*** Text segment Section Begins ***

The chief speaker of the celebration told the assembled crowd, congratulations on your primaries, New York.
I am Dagon.
I am Malik.
I am Baal.
Serve me, and I will destroy all that is good and beautiful.
As the crowd cheered, one New York voter remarked, why isn't he running for president?
We could have just voted for him.
The speeches were followed by a brief ceremony in which the moral darkness of the Republicans and the moral debasement of the Democrats were conjured into human shape as a 12-story high figure of Donald Trump and an equally enormous Hillary Clinton.
Then the two gigantic golems were set loose to stage a titanic struggle destined to leave the entire nation in ruins.
It's sort of like the final fight between Superman and Zod at the end of Man of Steel, said one excited primary voter, except instead of just destroying a city and killing thousands, it could bring down the entire country, leaving millions dead in its wake.
The voter added, New York is the only state that didn't vote for the Declaration of Independence.
It's taken us more than 200 years, but we're finally going to put this whole America puppy to rest.
That's what I call New York values.
Trigger warning, I'm Andrew Clavin, and this is the Andrew Clavin Show.

*** Text segment Section Ends ***
*** Excerpted data Section Begins ***

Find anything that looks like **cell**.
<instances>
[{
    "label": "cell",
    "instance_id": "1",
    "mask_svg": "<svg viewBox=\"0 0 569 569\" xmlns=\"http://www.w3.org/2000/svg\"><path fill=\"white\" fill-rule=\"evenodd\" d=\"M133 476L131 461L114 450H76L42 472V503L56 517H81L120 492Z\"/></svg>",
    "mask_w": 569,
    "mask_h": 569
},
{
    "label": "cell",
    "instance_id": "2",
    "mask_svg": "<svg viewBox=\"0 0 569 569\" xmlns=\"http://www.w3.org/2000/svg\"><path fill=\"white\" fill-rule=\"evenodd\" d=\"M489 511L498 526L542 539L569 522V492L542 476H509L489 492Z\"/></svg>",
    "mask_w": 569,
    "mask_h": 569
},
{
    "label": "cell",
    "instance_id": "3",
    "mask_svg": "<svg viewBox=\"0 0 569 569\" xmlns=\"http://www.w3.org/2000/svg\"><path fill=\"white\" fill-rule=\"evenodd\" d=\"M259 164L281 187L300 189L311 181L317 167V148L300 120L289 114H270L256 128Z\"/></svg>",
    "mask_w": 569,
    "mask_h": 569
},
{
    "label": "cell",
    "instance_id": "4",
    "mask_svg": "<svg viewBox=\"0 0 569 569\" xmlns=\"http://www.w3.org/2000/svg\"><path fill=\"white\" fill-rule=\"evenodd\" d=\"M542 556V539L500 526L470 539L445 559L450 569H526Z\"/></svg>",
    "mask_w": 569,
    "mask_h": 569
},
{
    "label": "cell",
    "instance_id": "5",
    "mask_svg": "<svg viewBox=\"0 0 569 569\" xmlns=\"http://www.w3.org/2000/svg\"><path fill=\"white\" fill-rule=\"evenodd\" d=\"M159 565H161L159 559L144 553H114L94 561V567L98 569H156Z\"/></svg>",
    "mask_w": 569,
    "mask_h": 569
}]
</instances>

*** Excerpted data Section Ends ***

Substitute "ritual" for "ceremony" and write out the transcript between "I am Dagon." and "nation in ruins.", inclusive.

Your response:
I am Dagon.
I am Malik.
I am Baal.
Serve me, and I will destroy all that is good and beautiful.
As the crowd cheered, one New York voter remarked, why isn't he running for president?
We could have just voted for him.
The speeches were followed by a brief ritual in which the moral darkness of the Republicans and the moral debasement of the Democrats were conjured into human shape as a 12-story high figure of Donald Trump and an equally enormous Hillary Clinton.
Then the two gigantic golems were set loose to stage a titanic struggle destined to leave the entire nation in ruins.